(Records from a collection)

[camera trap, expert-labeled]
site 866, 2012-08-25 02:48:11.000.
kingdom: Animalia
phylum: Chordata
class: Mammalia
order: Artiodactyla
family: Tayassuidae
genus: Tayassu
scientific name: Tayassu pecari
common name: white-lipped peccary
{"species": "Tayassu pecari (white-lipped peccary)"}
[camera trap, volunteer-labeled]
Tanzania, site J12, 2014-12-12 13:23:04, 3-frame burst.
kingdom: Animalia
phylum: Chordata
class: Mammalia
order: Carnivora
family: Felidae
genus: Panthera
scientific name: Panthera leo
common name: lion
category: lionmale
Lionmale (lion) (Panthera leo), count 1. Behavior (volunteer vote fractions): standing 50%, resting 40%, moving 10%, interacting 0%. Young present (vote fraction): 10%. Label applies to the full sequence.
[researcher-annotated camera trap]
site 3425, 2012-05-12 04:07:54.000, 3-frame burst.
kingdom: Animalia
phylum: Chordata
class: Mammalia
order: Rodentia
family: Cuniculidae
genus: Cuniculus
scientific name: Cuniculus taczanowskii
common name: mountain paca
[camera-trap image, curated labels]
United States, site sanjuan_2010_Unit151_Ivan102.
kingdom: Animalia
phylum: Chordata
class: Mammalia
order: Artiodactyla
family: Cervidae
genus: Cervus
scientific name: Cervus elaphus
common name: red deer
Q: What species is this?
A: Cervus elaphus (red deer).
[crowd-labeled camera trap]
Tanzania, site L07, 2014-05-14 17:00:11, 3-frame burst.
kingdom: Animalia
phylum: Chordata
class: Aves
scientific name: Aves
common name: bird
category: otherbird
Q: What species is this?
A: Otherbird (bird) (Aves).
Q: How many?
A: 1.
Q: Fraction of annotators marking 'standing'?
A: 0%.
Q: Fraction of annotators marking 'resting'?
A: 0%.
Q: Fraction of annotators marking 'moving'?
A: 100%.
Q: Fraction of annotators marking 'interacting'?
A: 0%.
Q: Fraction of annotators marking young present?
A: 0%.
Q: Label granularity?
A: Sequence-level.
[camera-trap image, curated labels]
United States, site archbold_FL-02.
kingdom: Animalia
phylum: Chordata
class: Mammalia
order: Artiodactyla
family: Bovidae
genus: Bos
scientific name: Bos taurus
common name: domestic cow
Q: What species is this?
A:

[Task prompt]: Retype every record above exactly as it appears.

[Problem solution]:
[camera trap, expert-labeled]
site 866, 2012-08-25 02:48:11.000.
kingdom: Animalia
phylum: Chordata
class: Mammalia
order: Artiodactyla
family: Tayassuidae
genus: Tayassu
scientific name: Tayassu pecari
common name: white-lipped peccary
{"species": "Tayassu pecari (white-lipped peccary)"}
[camera trap, volunteer-labeled]
Tanzania, site J12, 2014-12-12 13:23:04, 3-frame burst.
kingdom: Animalia
phylum: Chordata
class: Mammalia
order: Carnivora
family: Felidae
genus: Panthera
scientific name: Panthera leo
common name: lion
category: lionmale
Lionmale (lion) (Panthera leo), count 1. Behavior (volunteer vote fractions): standing 50%, resting 40%, moving 10%, interacting 0%. Young present (vote fraction): 10%. Label applies to the full sequence.
[researcher-annotated camera trap]
site 3425, 2012-05-12 04:07:54.000, 3-frame burst.
kingdom: Animalia
phylum: Chordata
class: Mammalia
order: Rodentia
family: Cuniculidae
genus: Cuniculus
scientific name: Cuniculus taczanowskii
common name: mountain paca
[camera-trap image, curated labels]
United States, site sanjuan_2010_Unit151_Ivan102.
kingdom: Animalia
phylum: Chordata
class: Mammalia
order: Artiodactyla
family: Cervidae
genus: Cervus
scientific name: Cervus elaphus
common name: red deer
Q: What species is this?
A: Cervus elaphus (red deer).
[crowd-labeled camera trap]
Tanzania, site L07, 2014-05-14 17:00:11, 3-frame burst.
kingdom: Animalia
phylum: Chordata
class: Aves
scientific name: Aves
common name: bird
category: otherbird
Q: What species is this?
A: Otherbird (bird) (Aves).
Q: How many?
A: 1.
Q: Fraction of annotators marking 'standing'?
A: 0%.
Q: Fraction of annotators marking 'resting'?
A: 0%.
Q: Fraction of annotators marking 'moving'?
A: 100%.
Q: Fraction of annotators marking 'interacting'?
A: 0%.
Q: Fraction of annotators marking young present?
A: 0%.
Q: Label granularity?
A: Sequence-level.
[camera-trap image, curated labels]
United States, site archbold_FL-02.
kingdom: Animalia
phylum: Chordata
class: Mammalia
order: Artiodactyla
family: Bovidae
genus: Bos
scientific name: Bos taurus
common name: domestic cow
Q: What species is this?
A:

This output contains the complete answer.